Chapter Eleven
Clio
Clio met DC Izzy Adefope at the evidence-storage facility. Diana Cornish’s clothing and belongings had been bagged up and
were laid out on a table.
Clio liked Izzy immediately. They were of a similar age, and Izzy was doing the job Clio would have gone for if she hadn’t
landed her role in the Art and Antiques Squad. The Murder Squad wasn’t for the fainthearted, and Izzy had an implacability
about her that Clio admired and recognized as a necessary requisite for any woman who wanted to succeed in criminal investigations.
Gloves on, she looked through Diana’s belongings. The dress was badly made, unlined, and made from cheap fabric, the sort
of minimum-quality stuff you’d invest in for a fancy-dress party or for Halloween. The headscarf was also cheap: an unhemmed
strip of muslin that could easily be purchased by the meter.
“This does look like a costume,” Clio said.
“We’re looking online to see if we can find it, but we’re also considering whether it was specially made to match the clothes
in the portrait of St. Katherine you sent us.”
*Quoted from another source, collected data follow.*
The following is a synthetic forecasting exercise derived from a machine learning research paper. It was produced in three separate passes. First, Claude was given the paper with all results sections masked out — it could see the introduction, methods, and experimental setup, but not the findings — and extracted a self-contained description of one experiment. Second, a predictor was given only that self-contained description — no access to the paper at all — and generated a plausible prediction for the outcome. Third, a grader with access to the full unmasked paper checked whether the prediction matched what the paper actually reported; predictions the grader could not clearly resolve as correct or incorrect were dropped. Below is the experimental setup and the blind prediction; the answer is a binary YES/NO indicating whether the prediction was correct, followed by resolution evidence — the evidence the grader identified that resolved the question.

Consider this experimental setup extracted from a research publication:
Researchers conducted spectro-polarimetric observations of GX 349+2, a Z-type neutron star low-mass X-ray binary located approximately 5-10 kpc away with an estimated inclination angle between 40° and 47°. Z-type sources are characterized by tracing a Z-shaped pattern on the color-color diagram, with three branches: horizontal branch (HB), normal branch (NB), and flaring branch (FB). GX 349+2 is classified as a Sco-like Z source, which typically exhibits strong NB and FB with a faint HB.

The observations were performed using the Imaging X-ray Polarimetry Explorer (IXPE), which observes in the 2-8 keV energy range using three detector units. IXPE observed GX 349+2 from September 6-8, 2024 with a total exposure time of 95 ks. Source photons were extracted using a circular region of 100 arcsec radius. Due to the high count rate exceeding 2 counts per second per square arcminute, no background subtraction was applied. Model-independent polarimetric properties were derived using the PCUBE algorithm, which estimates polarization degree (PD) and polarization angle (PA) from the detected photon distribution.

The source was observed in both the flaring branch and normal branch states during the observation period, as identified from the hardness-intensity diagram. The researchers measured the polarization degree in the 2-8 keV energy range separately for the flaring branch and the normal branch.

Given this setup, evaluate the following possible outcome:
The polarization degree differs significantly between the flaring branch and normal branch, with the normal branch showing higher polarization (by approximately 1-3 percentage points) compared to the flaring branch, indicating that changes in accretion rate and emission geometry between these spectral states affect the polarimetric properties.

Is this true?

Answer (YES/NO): NO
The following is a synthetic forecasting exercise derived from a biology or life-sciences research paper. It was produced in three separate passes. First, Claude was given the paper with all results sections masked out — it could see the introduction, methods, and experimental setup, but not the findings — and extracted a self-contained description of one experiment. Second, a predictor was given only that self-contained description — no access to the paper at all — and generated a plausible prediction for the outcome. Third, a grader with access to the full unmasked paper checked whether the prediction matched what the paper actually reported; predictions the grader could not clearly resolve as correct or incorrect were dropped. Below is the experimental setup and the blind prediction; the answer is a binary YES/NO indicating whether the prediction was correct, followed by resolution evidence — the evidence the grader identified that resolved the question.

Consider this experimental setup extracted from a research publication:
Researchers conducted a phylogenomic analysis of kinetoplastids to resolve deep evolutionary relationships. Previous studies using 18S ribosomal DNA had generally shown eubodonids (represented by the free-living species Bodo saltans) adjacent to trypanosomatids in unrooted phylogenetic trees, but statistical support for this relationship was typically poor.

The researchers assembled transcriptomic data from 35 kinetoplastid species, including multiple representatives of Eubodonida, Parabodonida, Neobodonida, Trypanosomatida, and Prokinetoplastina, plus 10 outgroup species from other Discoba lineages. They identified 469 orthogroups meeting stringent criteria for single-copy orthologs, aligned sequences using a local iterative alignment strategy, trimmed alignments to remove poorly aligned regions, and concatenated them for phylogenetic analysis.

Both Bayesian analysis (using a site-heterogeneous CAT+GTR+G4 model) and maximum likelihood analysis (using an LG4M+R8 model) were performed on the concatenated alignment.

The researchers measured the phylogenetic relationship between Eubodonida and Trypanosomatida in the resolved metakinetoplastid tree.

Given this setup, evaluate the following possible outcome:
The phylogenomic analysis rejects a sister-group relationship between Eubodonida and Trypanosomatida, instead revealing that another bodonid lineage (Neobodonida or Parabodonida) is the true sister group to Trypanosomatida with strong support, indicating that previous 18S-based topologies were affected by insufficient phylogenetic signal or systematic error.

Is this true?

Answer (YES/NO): NO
The professor’s underwear was of a completely different quality: black lace and silk. Sexy. Expensive.
“How do you afford this stuff on a professor’s salary?” Clio asked.
Izzy shrugged. “She had no husband, no kids. Her salary was her own.”
“Even so. Are these real?” Clio held up a bag containing two pearl earrings.
“We think so. And the necklace.”
“That’s a big diamond.”
“She definitely had money to spend on herself.”
“Unless someone bought these things for her.”
“We’ve found no sign that she was in a relationship. Her parents are deceased so maybe she inherited money. We spoke to her
colleagues this morning, and according to them she was wedded to her work. They seem to be the closest thing she had to a
family. We’re working on getting into her phone still.”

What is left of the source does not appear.